Pihak Kejagung menyebutkan dugaan korupsi di BUMN yang dilaporkan terkait dengan keuangan. Namun, Kejagung masih enggan merinci, apakah itu tentang keuangan di BUMN atau menyangkut BUMN yang bergerak di bidang keuangan.
Oleh
NORBERTUS ARYA DWIANGGA MARTIAR
·2 menit baca
JAKARTA, KOMPAS — Kejaksaan Agung masih mendalami laporan dugaan kasus korupsi yang disampaikan Menteri Badan Usaha Milik Negara. Status hukum terhadap kasus tersebut juga belum ditentukan.
Sebagaimana diberitakan, Senin (6/3/2023), Menteri BUMN Erick Thohir bertemu dengan Jaksa Agung Sanitiar Burhanuddin. Selain bersilaturahmi dan membicarakan beberapa kasus terkait BUMN, Erick juga menyampaikan laporan adanya dugaan korupsi di salah satu BUMN.

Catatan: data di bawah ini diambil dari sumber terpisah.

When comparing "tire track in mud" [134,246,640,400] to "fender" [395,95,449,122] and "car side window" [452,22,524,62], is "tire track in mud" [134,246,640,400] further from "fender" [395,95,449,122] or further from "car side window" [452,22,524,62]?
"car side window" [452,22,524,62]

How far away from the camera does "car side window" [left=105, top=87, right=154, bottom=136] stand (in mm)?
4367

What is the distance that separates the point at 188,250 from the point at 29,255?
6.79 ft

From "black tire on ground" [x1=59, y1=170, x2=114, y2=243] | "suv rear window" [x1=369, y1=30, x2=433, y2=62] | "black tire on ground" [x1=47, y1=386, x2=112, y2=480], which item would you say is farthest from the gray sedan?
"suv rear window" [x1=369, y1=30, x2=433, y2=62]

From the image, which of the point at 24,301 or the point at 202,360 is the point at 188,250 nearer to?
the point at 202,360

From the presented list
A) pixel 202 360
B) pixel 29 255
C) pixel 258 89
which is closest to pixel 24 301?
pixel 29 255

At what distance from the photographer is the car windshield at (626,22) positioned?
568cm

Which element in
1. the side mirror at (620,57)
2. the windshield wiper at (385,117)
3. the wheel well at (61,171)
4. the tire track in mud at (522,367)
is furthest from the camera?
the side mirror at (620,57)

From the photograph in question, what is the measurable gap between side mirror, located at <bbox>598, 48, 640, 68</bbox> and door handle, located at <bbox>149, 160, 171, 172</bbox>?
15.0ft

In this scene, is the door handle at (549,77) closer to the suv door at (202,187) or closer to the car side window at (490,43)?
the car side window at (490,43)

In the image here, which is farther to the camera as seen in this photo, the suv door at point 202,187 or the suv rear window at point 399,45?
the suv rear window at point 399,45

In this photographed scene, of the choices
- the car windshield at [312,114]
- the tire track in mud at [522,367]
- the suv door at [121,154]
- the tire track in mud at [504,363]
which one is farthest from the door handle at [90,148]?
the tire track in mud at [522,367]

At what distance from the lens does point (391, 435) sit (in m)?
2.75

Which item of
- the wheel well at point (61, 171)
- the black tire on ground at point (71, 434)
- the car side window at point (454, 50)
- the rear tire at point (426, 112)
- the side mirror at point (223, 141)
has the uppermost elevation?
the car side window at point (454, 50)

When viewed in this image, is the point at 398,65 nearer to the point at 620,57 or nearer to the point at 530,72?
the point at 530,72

Namun, dalam kesempatan itu, baik Erick maupun Burhanuddin tidak menyebutkan detail kasus tersebut karena masih akan didalami. Burhanuddin hanya menyebut, kasus yang dilaporkan tersebut cukup menarik.

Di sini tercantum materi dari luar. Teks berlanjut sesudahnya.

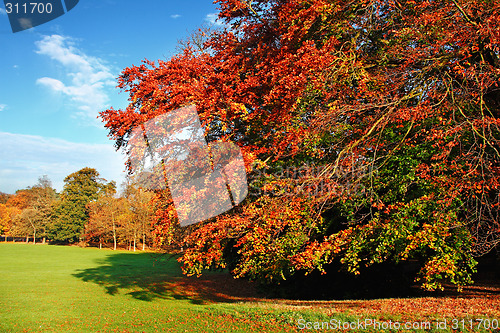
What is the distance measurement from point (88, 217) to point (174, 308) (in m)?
60.5

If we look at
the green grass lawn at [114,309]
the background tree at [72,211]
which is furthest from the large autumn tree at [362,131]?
the background tree at [72,211]

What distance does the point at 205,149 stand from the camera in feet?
35.4

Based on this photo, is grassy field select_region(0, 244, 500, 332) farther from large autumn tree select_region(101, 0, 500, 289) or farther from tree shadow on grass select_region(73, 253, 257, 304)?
large autumn tree select_region(101, 0, 500, 289)

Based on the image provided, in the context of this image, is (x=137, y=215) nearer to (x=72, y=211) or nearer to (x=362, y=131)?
(x=72, y=211)

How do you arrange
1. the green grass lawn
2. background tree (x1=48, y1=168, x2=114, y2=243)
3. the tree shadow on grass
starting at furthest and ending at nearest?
background tree (x1=48, y1=168, x2=114, y2=243)
the tree shadow on grass
the green grass lawn

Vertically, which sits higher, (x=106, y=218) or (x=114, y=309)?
(x=106, y=218)

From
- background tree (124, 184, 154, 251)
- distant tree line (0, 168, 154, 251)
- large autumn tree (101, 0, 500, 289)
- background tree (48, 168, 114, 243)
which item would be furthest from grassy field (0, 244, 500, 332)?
background tree (48, 168, 114, 243)

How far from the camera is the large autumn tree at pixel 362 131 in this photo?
27.2ft

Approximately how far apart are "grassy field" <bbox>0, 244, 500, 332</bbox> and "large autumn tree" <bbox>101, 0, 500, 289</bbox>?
43.6 inches

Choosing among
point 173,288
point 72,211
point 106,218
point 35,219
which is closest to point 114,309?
point 173,288

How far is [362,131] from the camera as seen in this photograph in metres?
9.88

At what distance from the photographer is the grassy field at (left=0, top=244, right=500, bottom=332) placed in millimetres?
8312

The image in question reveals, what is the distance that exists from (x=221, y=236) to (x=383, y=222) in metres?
4.59

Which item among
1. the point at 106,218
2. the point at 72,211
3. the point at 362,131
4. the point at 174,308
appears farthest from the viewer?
the point at 72,211
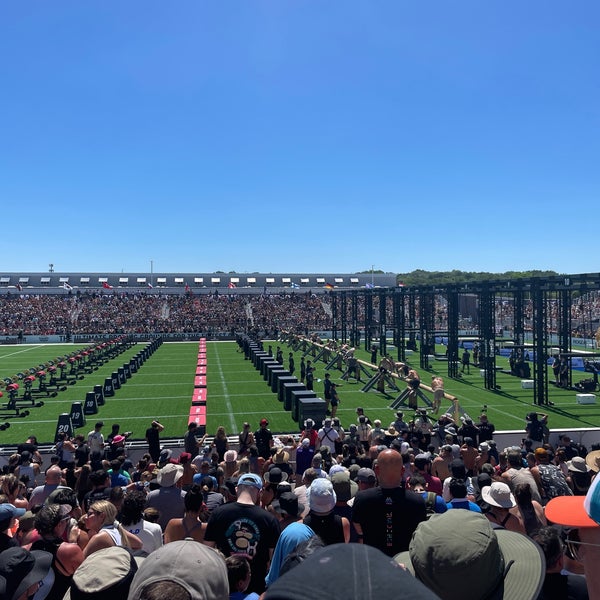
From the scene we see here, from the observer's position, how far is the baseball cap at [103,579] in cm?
292

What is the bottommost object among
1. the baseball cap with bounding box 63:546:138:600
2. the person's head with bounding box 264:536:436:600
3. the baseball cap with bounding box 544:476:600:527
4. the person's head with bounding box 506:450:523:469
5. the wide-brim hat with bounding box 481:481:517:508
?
the person's head with bounding box 506:450:523:469

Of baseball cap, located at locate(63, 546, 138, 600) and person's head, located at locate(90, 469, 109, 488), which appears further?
person's head, located at locate(90, 469, 109, 488)

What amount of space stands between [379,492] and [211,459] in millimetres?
6874

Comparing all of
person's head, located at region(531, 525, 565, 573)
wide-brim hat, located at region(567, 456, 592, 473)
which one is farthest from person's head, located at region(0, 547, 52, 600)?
wide-brim hat, located at region(567, 456, 592, 473)

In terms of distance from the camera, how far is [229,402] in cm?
2531

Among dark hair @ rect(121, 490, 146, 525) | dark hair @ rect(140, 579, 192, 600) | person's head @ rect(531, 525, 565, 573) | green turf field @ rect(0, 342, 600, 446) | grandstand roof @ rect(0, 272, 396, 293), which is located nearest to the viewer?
dark hair @ rect(140, 579, 192, 600)

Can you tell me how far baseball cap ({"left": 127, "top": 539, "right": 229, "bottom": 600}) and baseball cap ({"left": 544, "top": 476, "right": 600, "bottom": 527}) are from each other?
1619 mm

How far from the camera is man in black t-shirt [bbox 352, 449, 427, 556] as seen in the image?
4.63 meters

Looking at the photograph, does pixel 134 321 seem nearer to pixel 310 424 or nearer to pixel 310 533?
pixel 310 424

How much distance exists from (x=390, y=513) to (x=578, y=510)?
2040 mm

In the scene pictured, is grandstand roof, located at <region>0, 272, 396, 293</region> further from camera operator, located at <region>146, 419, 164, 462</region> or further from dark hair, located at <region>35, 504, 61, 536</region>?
dark hair, located at <region>35, 504, 61, 536</region>

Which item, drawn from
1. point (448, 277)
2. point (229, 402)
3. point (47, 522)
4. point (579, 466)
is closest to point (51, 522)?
point (47, 522)

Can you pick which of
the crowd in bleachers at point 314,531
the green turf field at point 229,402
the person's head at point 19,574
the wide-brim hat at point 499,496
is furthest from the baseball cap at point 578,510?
the green turf field at point 229,402

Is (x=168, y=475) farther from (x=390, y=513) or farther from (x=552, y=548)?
(x=552, y=548)
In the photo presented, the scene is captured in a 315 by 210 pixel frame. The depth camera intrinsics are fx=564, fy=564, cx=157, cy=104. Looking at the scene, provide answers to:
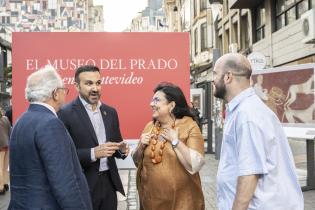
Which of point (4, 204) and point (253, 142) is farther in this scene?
point (4, 204)

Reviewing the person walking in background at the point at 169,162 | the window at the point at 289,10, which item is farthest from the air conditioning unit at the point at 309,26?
the person walking in background at the point at 169,162

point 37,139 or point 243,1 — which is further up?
point 243,1

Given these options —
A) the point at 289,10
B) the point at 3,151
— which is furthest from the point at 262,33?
the point at 3,151

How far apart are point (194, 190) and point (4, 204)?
218 inches

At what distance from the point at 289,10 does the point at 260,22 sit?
4794 millimetres

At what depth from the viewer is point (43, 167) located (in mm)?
3320

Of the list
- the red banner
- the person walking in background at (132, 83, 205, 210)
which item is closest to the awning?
the red banner

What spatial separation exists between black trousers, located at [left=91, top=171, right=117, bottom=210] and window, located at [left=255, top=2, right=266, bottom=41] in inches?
873

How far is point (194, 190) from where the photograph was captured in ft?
14.6

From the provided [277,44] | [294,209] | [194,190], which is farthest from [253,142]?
[277,44]

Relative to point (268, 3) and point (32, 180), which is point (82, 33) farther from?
point (268, 3)

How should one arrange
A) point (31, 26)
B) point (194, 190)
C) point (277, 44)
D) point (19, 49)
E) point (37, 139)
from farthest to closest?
point (31, 26), point (277, 44), point (19, 49), point (194, 190), point (37, 139)

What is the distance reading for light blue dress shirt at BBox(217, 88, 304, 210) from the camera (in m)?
2.94

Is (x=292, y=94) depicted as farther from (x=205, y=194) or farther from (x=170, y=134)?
(x=170, y=134)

Jaksa Agung Muda Tindak Pidana Khusus Kejagung Febrie Adriansyah, Selasa (7/3/2023), mengatakan, laporan tersebut masih merupakan dugaan tindak pidana korupsi. Pihaknya masih mendalami kasus tersebut.
”Belum (naik penyelidikan). Masih dianalisis,” kata Febrie.

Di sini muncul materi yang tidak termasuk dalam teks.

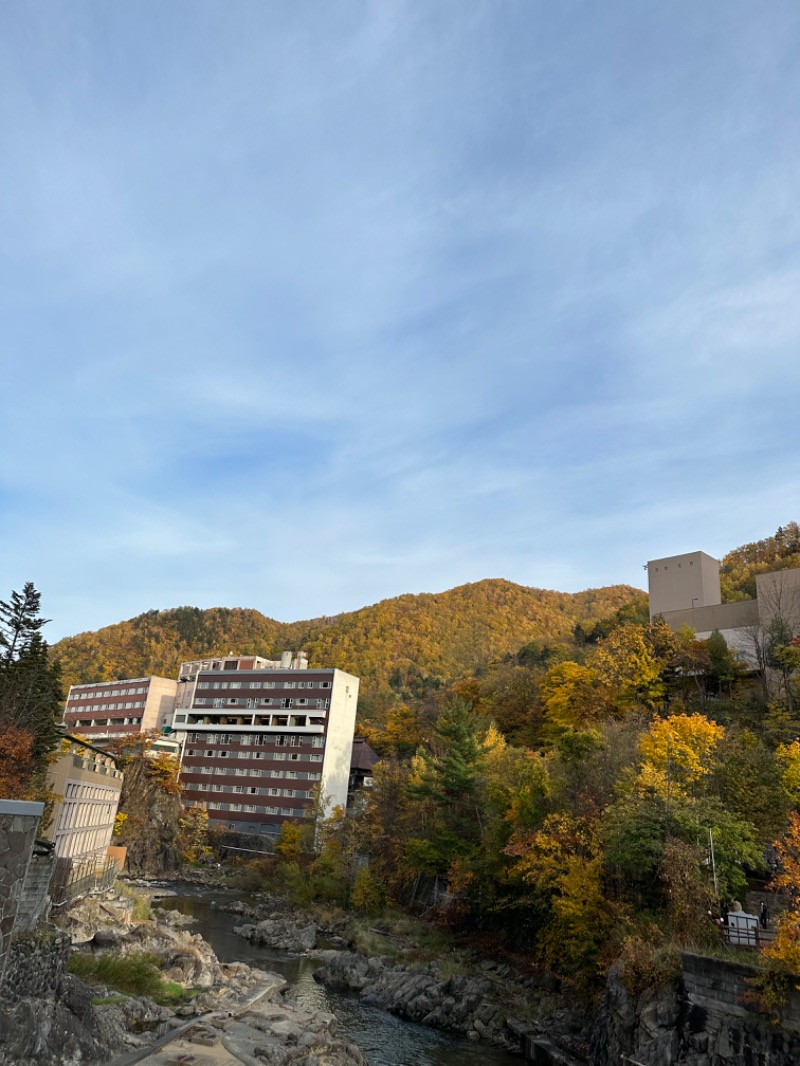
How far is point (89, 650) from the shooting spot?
5822 inches

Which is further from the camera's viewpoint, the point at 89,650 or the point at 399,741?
the point at 89,650

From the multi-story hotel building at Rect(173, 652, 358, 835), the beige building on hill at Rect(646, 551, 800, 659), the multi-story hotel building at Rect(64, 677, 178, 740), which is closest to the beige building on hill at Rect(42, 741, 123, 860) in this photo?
the multi-story hotel building at Rect(173, 652, 358, 835)

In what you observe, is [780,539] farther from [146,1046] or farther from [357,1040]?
[146,1046]

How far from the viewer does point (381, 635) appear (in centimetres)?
13288

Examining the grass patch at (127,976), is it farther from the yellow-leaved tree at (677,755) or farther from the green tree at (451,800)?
the green tree at (451,800)

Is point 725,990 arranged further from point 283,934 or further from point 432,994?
point 283,934

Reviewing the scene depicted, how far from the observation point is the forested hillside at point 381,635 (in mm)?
124125

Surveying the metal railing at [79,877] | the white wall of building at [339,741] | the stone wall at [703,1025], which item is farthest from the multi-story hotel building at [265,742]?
the stone wall at [703,1025]

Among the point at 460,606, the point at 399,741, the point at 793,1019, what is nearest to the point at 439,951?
the point at 793,1019

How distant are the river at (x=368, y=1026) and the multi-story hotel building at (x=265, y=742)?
33439mm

Dalam kesempatan terpisah, Kepala Pusat Penerangan Hukum Kejagung Ketut Sumedana juga masih enggan mengungkap perihal detail kasus tersebut. Ketut hanya mengatakan bahwa kasus tersebut terkait keuangan. Namun, Ketut tidak menjelaskan lebih lanjut yang dimaksud keuangan tersebut, apakah terkait dengan kasus tentang keuangan atau menyangkut BUMN yang bergerak di bidang keuangan.
Koordinator Divisi Hukum dan Monitoring Peradilan Indonesia Corruption Watch Lalola Easter berpandangan, sebagai sebuah laporan tentang dugaan korupsi, yang dilakukan Menteri BUMN juga bisa dilakukan oleh siapa pun. Laporan tersebut seharusnya juga dilengkapi dengan dokumen sebagai petunjuk bagi aparat penegak hukum untuk mendalaminya.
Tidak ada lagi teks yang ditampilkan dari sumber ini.